Author: Top of the Rock Astronaut / Labels: ,

INGREDIENTS.--1 gallon of pickling onions, salt and water, milk; to each 1/2 gallon of vinegar, 1 oz. of bruised ginger, 1/4 teaspoonful of cayenne, 1 oz. of allspice, 1 oz. of whole black pepper, 1/4 oz. of whole nutmeg bruised, 8 cloves, 1/4 oz. of mace.

Mode.--Gather the onions, which should not be too small, when they are quite dry and ripe; wipe off the dirt, but do not pare them; make a strong solution of salt and water, into which put the onions, and change this, morning and night, for 3 days, and save the _last_ brine they were put in. Then take the outside skin off, and put them into a tin saucepan capable of holding them all, as they are always better done together. Now take equal quantities of milk and the last salt and water the onions were in, and pour this to them; to this add 2 large spoonfuls of salt, put them over the fire, and watch them very attentively. Keep constantly turning the onions about with a wooden skimmer, those at the bottom to the top, and vice versâ; and let the milk and water run through the holes of the skimmer. Remember, the onions must never boil, or, if they do, they will be good for nothing; and they should be quite transparent. Keep the onions stirred for a few minutes, and, in stirring them, be particular not to break them. Then have ready a pan with a colander, into which turn the onions to drain, covering them with a cloth to keep in the steam.
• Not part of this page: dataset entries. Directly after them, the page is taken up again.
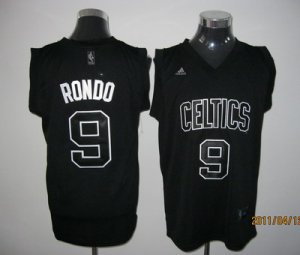 Outlet Boston Celtics 048 Basketball IQQ520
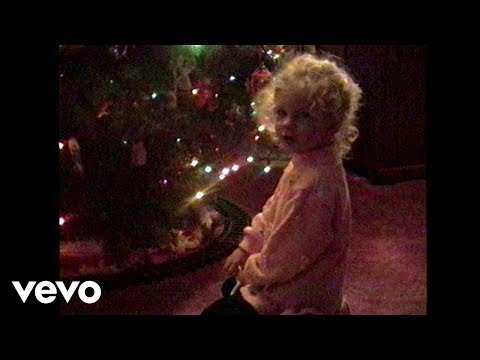 Taylor Swift - Christmas Tree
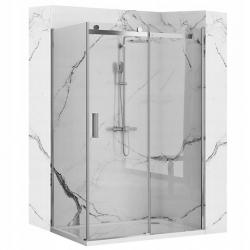 Kabina Prysznicowa Rea Nixon 100x130 cm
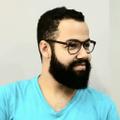 Freelancer Gabriel F. C.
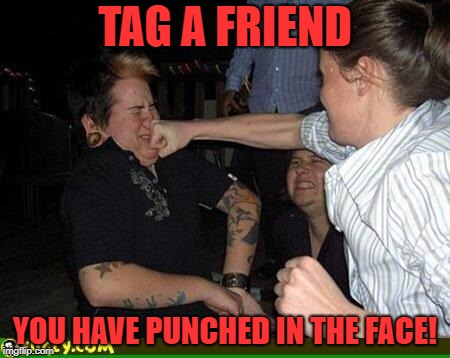 Face punch | TAG A FRIEND YOU HAVE PUNCHED IN THE FACE! | image tagged in face punch | made w/ Imgflip meme maker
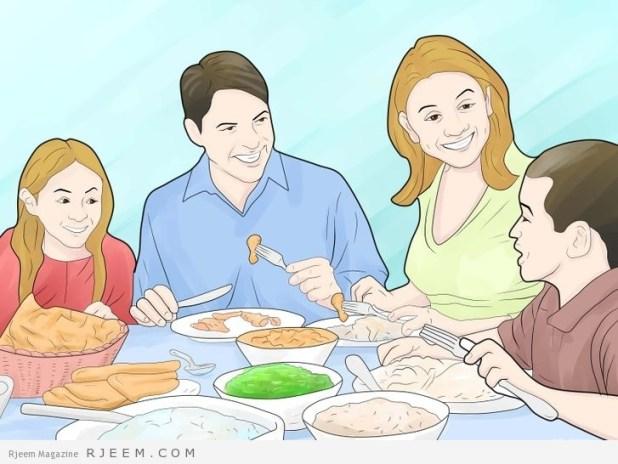 8 نصائح لحماية زواجك من التدخلات الخارجية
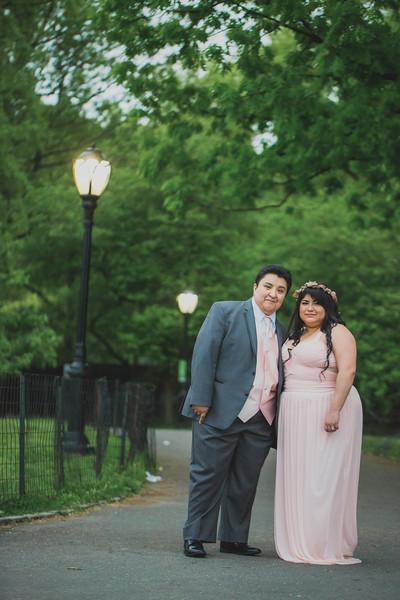 Central Park Wedding - Maria & Denisse-156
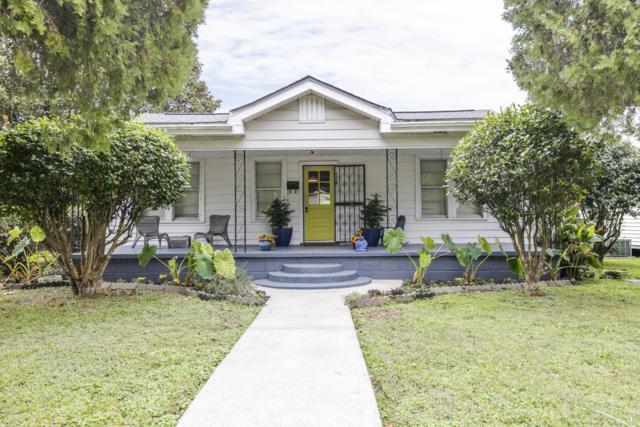 524 Adrienne Street, Lafayette, LA 70506 (MLS #18012539) :: Keaty Real Estate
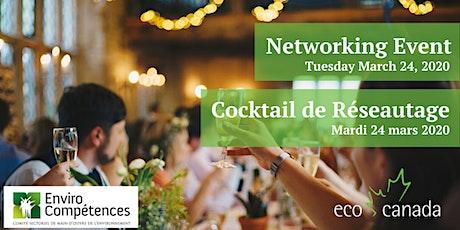 Événement de Réseautage Montréal 2020 / Environmental Professionals Networking Event 2020 billets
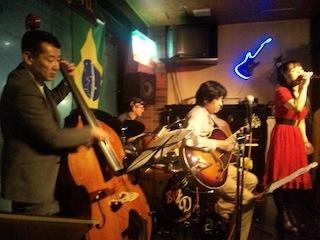 2011/11/22/柳武史雄カルテット
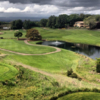 A cloudy view from Fountaingrove Golf & Athletic Club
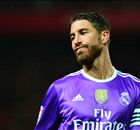 HAYWARD: Madrid loses La Liga control and unbeaten record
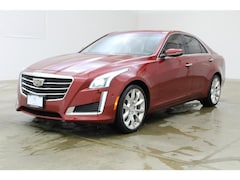 2016 CADILLAC CTS 2.0L Turbo Premium Collection Sedan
Place on a table an old cloth, 2 or 3 times double; put the onions on it when quite hot, and over them an old piece of blanket; cover this closely over them, to keep in the steam. Let them remain till the next day, when they will be quite cold, and look yellow and shrivelled; take off the shrivelled skins, when they should be as white
as snow. Put them in a pan, make a pickle of vinegar and the remaining ingredients, boil all these up, and pour hot over the onions in the pan. Cover very closely to keep in all the steam, and let them stand till the following day, when they will be quite cold. Put them into jars or bottles well bunged, and a tablespoonful of the best olive-oil on the top of each jar or bottle. Tie them down with bladder, and let them stand in a cool place for a month or six weeks, when they will be fit for use. They should be beautifully white, and eat crisp, without the least softness, and will keep good many months.

Seasonable from the middle of July to the end of August.